If you follow these rules, old code will happily read new messages and simply ignore any new fields. To the old code, optional fields that were deleted will simply have their default value, and deleted repeated fields will be empty. New code will also transparently read old messages. However, keep in mind that new optional fields will not be present in old messages, so you will need to either check explicitly whether they’re set or provide a reasonable default value in your .proto
file with [default = value]
after the tag number.
If the default value is not specified for an optional element, a type-specific default value is used instead: for strings, the default value is the empty string. For booleans, the default value is false
. For numeric types, the default value is zero. Note also that if you added a new repeated field, your new code will not be able to tell whether it was left empty (by new code) or never set at all (by old code).
Advanced Usage
Protocol buffers have uses that go beyond simple accessors and serialization. Be sure to explore the Java API reference to see what else you can do with them.

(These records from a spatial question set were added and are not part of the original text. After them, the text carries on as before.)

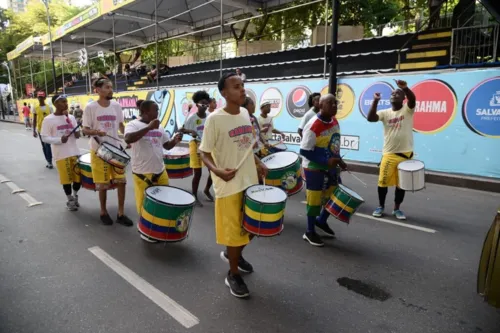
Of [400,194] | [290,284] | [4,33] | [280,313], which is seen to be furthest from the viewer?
[4,33]

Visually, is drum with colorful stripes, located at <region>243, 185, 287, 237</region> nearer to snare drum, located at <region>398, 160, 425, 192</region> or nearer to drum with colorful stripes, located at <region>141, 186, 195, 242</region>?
drum with colorful stripes, located at <region>141, 186, 195, 242</region>

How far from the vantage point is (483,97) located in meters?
7.29

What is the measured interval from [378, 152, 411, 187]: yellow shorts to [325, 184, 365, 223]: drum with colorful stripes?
1.36 meters

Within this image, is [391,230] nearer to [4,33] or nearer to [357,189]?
[357,189]

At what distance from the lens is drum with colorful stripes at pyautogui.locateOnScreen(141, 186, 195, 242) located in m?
3.85

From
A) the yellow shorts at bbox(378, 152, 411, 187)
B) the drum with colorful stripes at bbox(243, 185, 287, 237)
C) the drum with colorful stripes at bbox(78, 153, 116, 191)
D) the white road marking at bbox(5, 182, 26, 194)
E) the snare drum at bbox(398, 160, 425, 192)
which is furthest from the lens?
the white road marking at bbox(5, 182, 26, 194)

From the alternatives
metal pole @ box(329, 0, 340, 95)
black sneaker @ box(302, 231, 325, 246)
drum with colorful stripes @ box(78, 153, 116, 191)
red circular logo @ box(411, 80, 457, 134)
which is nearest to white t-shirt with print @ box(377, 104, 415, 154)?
black sneaker @ box(302, 231, 325, 246)

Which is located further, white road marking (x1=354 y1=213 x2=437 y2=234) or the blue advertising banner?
the blue advertising banner

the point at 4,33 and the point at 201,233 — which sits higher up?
the point at 4,33

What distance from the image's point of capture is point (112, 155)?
470cm

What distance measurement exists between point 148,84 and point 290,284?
19.0 m

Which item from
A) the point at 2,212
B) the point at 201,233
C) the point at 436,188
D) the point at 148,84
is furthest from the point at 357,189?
the point at 148,84

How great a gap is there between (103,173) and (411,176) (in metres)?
4.34

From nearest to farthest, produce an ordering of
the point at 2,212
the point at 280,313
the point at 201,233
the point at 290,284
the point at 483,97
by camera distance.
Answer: the point at 280,313 < the point at 290,284 < the point at 201,233 < the point at 2,212 < the point at 483,97
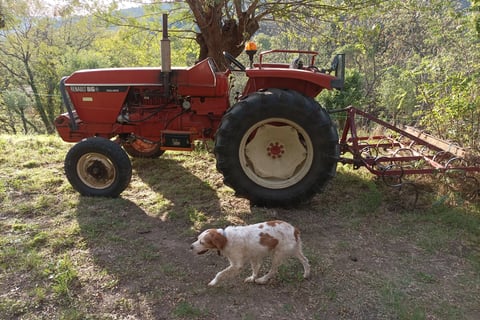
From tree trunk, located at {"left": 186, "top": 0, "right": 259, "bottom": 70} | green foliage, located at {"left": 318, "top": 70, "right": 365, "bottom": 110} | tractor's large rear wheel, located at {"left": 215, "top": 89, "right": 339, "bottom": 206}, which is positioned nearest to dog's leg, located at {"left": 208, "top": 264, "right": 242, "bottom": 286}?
tractor's large rear wheel, located at {"left": 215, "top": 89, "right": 339, "bottom": 206}

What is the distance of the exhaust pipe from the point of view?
350 cm

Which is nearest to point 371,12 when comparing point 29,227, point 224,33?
point 224,33

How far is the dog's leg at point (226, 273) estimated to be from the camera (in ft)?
7.70

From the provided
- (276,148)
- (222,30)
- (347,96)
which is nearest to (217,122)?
(276,148)

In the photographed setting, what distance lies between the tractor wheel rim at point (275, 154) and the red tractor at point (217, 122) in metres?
0.01

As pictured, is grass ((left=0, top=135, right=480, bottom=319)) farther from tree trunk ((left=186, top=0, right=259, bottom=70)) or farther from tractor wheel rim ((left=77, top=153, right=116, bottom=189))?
tree trunk ((left=186, top=0, right=259, bottom=70))

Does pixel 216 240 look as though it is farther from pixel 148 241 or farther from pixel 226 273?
pixel 148 241

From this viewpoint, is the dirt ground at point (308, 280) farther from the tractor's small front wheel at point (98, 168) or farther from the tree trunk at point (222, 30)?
the tree trunk at point (222, 30)

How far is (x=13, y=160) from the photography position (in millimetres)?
5062

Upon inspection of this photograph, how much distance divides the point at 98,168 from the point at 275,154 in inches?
72.1

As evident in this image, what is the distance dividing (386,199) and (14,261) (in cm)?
345

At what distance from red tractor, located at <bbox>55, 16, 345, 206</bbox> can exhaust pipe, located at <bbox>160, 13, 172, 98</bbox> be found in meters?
0.01

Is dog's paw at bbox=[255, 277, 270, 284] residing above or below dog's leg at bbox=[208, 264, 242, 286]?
below

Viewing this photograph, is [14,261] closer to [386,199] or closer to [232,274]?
[232,274]
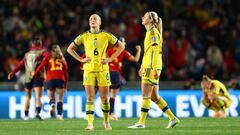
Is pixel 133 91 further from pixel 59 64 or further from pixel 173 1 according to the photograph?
pixel 173 1

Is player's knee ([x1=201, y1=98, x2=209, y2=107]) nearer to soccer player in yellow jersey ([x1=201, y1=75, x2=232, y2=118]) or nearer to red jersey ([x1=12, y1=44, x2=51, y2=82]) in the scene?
soccer player in yellow jersey ([x1=201, y1=75, x2=232, y2=118])

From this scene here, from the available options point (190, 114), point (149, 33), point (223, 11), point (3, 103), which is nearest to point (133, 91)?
point (190, 114)

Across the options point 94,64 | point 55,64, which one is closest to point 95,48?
point 94,64

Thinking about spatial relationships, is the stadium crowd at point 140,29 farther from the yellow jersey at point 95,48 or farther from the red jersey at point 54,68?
the yellow jersey at point 95,48

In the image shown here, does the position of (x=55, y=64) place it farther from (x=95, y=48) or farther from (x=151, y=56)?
(x=95, y=48)

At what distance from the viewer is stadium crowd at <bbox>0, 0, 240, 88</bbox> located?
96.5ft

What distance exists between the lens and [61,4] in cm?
3123

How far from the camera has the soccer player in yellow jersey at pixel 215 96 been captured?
24.5 metres

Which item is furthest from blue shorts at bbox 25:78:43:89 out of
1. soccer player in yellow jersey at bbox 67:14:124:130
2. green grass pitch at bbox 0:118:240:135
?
soccer player in yellow jersey at bbox 67:14:124:130

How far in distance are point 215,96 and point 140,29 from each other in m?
6.93

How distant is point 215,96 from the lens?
24641 mm

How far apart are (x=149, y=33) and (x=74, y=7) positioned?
13.5 metres

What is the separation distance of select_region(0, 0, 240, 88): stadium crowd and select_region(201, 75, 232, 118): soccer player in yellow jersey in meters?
3.21

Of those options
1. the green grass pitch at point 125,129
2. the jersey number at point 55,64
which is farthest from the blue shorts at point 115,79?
the green grass pitch at point 125,129
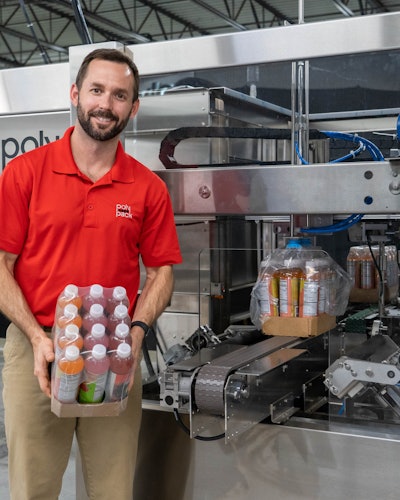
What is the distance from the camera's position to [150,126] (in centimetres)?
241

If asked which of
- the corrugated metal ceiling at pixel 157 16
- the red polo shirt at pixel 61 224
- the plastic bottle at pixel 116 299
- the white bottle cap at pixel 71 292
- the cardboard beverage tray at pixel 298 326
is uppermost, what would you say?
the corrugated metal ceiling at pixel 157 16

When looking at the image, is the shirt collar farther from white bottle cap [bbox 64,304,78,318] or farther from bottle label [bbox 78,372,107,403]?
bottle label [bbox 78,372,107,403]

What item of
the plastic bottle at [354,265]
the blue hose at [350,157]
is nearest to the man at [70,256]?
the blue hose at [350,157]

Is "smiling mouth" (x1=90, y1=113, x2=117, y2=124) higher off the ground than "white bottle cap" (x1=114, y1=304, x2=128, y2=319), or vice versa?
"smiling mouth" (x1=90, y1=113, x2=117, y2=124)

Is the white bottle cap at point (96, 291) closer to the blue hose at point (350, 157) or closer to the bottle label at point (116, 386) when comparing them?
the bottle label at point (116, 386)

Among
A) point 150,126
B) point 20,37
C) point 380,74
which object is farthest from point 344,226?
point 20,37

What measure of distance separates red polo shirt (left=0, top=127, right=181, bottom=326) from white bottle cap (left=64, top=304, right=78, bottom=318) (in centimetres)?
21

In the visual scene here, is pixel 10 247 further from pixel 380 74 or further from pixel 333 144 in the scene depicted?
pixel 380 74

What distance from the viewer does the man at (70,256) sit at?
1657 mm

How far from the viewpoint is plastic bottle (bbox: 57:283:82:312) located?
149 centimetres

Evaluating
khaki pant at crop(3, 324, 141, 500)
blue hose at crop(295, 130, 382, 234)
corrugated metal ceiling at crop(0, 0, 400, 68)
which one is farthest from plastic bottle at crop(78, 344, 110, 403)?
corrugated metal ceiling at crop(0, 0, 400, 68)

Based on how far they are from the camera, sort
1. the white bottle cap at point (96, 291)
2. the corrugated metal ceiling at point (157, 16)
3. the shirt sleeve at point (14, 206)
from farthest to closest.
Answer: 1. the corrugated metal ceiling at point (157, 16)
2. the shirt sleeve at point (14, 206)
3. the white bottle cap at point (96, 291)

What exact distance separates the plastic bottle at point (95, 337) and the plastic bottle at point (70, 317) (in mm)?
31

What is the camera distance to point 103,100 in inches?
65.5
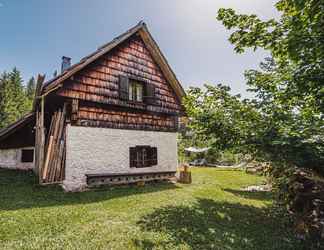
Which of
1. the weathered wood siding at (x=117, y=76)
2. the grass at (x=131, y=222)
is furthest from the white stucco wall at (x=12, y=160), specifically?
the weathered wood siding at (x=117, y=76)

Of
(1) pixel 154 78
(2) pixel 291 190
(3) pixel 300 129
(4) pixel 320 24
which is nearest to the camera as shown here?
(4) pixel 320 24

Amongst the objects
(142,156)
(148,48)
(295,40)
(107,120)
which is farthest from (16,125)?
(295,40)

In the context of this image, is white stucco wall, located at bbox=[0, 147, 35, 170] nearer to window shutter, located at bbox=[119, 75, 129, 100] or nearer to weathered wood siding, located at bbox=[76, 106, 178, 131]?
weathered wood siding, located at bbox=[76, 106, 178, 131]

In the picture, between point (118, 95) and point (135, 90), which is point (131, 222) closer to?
point (118, 95)

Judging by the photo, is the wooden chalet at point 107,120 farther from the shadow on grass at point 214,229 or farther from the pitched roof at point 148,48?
the shadow on grass at point 214,229

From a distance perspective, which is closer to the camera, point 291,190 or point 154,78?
point 291,190

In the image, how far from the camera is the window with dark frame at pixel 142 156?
34.9 ft

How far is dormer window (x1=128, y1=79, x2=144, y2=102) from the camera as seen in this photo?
1101cm

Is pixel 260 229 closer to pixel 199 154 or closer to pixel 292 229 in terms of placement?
pixel 292 229

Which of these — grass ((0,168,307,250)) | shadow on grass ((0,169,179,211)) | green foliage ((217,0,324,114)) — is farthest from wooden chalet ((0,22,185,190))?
green foliage ((217,0,324,114))

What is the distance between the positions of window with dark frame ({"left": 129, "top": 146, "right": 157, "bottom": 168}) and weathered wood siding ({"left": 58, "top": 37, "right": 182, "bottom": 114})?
2259mm

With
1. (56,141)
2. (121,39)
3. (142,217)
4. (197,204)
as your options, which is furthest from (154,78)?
(142,217)

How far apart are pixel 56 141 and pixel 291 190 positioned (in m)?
9.59

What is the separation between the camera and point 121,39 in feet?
33.6
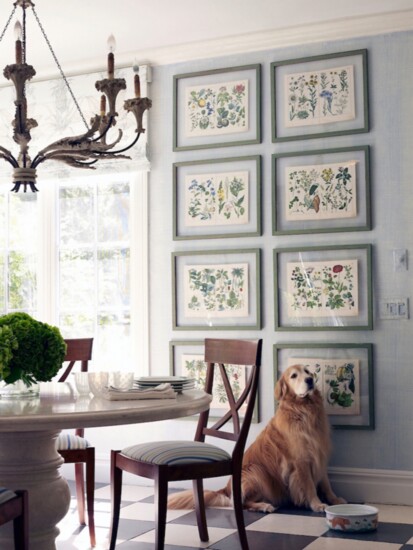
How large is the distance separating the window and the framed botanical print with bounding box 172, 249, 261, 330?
24cm

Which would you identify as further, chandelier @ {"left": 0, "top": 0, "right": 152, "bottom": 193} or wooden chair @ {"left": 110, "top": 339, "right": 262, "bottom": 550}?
wooden chair @ {"left": 110, "top": 339, "right": 262, "bottom": 550}

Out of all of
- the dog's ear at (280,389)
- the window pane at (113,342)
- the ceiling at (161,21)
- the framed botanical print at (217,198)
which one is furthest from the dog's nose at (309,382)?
the ceiling at (161,21)

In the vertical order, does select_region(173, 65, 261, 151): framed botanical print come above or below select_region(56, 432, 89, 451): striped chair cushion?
above

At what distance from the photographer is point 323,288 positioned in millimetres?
4309

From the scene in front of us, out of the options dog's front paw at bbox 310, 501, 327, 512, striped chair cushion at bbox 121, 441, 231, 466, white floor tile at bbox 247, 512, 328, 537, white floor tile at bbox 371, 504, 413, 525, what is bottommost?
white floor tile at bbox 371, 504, 413, 525

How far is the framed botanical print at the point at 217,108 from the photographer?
14.9 feet

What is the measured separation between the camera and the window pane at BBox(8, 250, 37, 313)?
16.8ft

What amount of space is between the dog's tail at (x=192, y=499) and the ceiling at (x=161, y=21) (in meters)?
2.47

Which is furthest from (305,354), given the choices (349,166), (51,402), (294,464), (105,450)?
(51,402)

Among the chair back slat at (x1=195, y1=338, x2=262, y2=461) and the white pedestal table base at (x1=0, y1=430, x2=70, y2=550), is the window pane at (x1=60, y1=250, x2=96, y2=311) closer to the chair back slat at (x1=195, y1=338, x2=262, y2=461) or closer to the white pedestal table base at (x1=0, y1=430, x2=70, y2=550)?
the chair back slat at (x1=195, y1=338, x2=262, y2=461)

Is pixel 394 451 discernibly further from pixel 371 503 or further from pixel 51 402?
pixel 51 402

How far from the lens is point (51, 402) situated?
102 inches

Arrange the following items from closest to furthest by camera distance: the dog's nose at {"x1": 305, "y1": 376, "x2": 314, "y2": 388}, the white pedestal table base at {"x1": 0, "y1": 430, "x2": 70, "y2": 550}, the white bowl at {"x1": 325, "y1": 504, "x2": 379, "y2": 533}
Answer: the white pedestal table base at {"x1": 0, "y1": 430, "x2": 70, "y2": 550} < the white bowl at {"x1": 325, "y1": 504, "x2": 379, "y2": 533} < the dog's nose at {"x1": 305, "y1": 376, "x2": 314, "y2": 388}

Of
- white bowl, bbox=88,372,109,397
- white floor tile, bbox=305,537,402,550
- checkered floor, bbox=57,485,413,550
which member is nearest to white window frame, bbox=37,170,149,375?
checkered floor, bbox=57,485,413,550
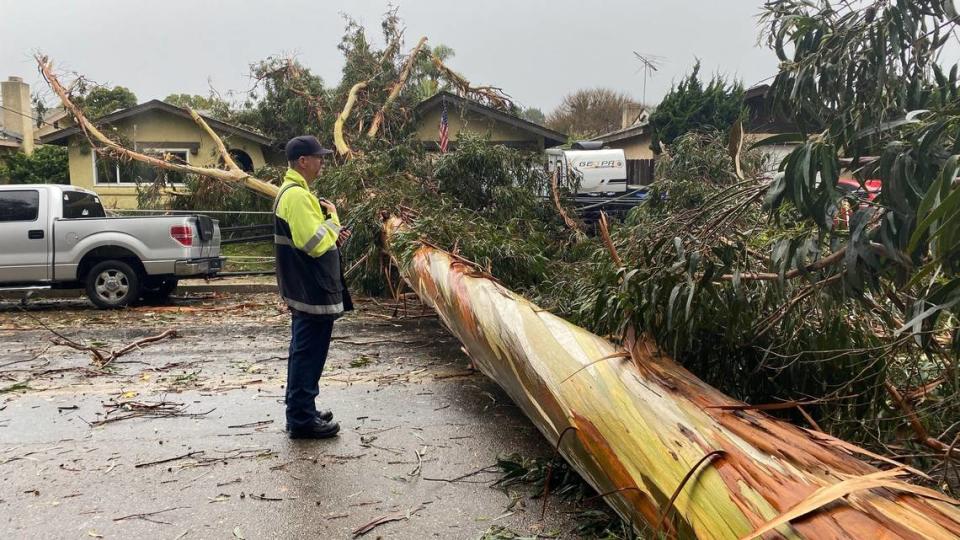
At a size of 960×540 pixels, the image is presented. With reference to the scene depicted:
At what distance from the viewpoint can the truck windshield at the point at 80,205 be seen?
33.0 ft

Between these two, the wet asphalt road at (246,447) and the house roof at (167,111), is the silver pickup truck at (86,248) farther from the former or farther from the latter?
the house roof at (167,111)

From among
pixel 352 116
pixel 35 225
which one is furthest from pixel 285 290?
pixel 352 116

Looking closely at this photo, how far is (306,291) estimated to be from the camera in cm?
434

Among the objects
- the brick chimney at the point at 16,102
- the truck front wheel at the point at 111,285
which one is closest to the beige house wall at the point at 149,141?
the truck front wheel at the point at 111,285

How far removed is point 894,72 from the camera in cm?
263

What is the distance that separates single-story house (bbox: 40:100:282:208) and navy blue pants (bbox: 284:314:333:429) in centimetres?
1556

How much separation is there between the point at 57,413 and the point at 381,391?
7.24 feet

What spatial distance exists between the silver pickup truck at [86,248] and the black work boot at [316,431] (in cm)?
614

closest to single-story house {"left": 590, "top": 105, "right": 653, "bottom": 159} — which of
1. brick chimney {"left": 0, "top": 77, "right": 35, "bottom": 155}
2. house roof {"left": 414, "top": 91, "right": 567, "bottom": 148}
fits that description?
house roof {"left": 414, "top": 91, "right": 567, "bottom": 148}

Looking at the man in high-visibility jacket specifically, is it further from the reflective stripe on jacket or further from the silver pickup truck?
the silver pickup truck

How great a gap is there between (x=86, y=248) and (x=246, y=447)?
6801mm

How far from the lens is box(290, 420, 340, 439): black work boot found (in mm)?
4273

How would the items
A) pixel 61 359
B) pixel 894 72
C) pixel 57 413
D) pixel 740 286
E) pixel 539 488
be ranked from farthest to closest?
pixel 61 359 → pixel 57 413 → pixel 539 488 → pixel 740 286 → pixel 894 72

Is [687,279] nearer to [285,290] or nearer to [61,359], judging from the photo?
[285,290]
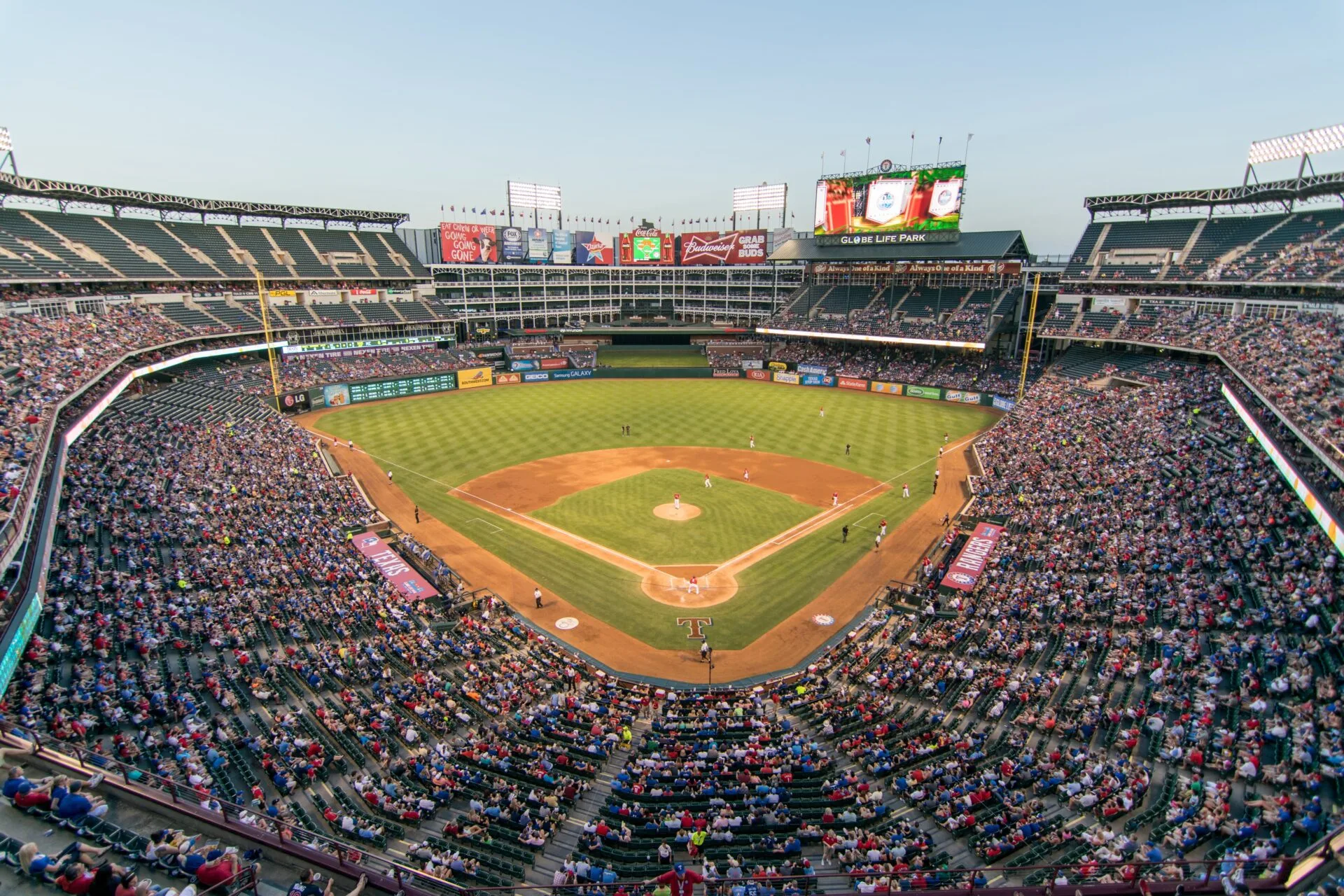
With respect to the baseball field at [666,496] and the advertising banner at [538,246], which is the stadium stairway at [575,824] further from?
the advertising banner at [538,246]

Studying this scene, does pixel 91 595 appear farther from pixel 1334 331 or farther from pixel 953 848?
pixel 1334 331

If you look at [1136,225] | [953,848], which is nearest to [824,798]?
[953,848]

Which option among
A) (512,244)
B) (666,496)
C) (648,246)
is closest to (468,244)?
(512,244)

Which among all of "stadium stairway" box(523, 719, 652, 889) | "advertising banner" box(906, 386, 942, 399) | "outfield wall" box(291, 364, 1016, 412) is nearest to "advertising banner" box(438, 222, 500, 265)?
"outfield wall" box(291, 364, 1016, 412)

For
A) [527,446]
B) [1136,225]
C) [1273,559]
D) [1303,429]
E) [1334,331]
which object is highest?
[1136,225]

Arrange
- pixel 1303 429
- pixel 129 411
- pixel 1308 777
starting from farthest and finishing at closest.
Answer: pixel 129 411
pixel 1303 429
pixel 1308 777

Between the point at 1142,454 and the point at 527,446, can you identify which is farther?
the point at 527,446

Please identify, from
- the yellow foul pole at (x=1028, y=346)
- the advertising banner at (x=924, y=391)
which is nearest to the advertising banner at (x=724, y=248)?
the advertising banner at (x=924, y=391)

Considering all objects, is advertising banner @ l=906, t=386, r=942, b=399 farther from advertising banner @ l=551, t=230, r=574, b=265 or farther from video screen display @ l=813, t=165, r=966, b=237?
advertising banner @ l=551, t=230, r=574, b=265
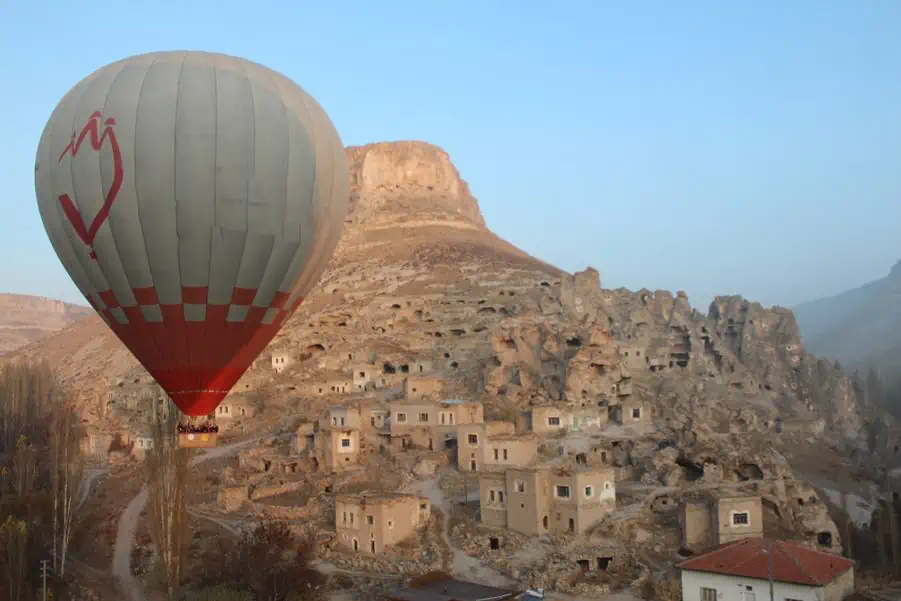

One key feature provided by protocol message classes is reflection
. You can iterate over the fields of a message and manipulate their values without writing your code against any specific message type. One very useful way to use reflection is for converting protocol messages to and from other encodings, such as XML or JSON. A more advanced use of reflection might be to find differences between two messages of the same type, or to develop a sort of “regular expressions for protocol messages” in which you can write expressions that match certain message contents. If you use your imagination, it’s possible to apply Protocol Buffers to a much wider range of problems than you might initially expect!